Convert the data into a JSON list of strings, one string per line, starting at the line that contains "Is the debris" and ending at the final line of the data. Leave out blank lines.

─── Extracted material ───

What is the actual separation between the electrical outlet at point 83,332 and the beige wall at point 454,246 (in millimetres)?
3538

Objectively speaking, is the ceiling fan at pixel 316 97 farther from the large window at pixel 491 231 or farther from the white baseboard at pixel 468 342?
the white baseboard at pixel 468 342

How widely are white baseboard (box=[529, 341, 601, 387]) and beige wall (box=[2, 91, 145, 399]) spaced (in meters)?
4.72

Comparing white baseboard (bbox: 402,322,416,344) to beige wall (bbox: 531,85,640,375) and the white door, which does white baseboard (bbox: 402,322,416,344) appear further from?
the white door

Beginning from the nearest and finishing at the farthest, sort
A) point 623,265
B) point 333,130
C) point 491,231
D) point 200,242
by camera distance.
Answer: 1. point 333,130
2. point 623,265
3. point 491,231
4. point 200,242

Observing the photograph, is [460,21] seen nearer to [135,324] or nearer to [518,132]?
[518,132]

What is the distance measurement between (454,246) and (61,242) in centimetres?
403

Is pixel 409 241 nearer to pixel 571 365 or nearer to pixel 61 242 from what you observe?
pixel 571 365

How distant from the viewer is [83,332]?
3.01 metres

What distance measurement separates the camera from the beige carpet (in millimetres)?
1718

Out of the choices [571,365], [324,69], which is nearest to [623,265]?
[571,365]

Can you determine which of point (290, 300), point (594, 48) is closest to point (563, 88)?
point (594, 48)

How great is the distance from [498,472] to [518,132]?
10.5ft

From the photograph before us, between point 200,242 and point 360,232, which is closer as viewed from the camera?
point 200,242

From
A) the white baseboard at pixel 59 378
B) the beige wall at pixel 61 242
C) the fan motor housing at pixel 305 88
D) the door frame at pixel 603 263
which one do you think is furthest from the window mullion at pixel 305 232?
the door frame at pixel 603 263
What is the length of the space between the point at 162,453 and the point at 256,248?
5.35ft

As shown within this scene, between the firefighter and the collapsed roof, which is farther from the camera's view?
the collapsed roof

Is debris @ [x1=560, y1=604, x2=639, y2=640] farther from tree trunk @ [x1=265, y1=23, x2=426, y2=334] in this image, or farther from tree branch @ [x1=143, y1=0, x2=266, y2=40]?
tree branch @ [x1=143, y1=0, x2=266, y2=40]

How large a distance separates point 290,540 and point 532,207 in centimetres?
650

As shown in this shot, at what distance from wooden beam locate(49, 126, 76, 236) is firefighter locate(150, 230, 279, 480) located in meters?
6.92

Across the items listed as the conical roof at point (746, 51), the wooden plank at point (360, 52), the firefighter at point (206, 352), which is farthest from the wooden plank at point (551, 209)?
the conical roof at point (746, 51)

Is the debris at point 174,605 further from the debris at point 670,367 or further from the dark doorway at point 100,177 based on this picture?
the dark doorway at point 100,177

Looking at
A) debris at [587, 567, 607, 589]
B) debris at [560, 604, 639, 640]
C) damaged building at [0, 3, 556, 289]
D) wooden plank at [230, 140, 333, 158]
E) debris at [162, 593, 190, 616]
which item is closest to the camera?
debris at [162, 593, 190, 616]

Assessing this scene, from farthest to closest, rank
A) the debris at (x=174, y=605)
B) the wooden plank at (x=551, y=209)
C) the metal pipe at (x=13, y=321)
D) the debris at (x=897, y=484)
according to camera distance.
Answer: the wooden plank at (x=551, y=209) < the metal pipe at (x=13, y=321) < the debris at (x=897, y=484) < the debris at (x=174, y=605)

───

-- Exercise solution --
[
  "Is the debris at point 174,605 further from the debris at point 670,367 or further from the dark doorway at point 100,177 based on this picture?",
  "the dark doorway at point 100,177",
  "Looking at",
  "A) debris at [587, 567, 607, 589]",
  "B) debris at [560, 604, 639, 640]",
  "C) damaged building at [0, 3, 556, 289]",
  "D) wooden plank at [230, 140, 333, 158]",
  "E) debris at [162, 593, 190, 616]",
  "which item is closest to the camera?",
  "debris at [162, 593, 190, 616]",
  "Assessing this scene, from farthest to closest, rank",
  "A) the debris at (x=174, y=605)",
  "B) the wooden plank at (x=551, y=209)",
  "C) the metal pipe at (x=13, y=321)",
  "D) the debris at (x=897, y=484)",
  "according to camera distance.",
  "Answer: the wooden plank at (x=551, y=209) < the metal pipe at (x=13, y=321) < the debris at (x=897, y=484) < the debris at (x=174, y=605)"
]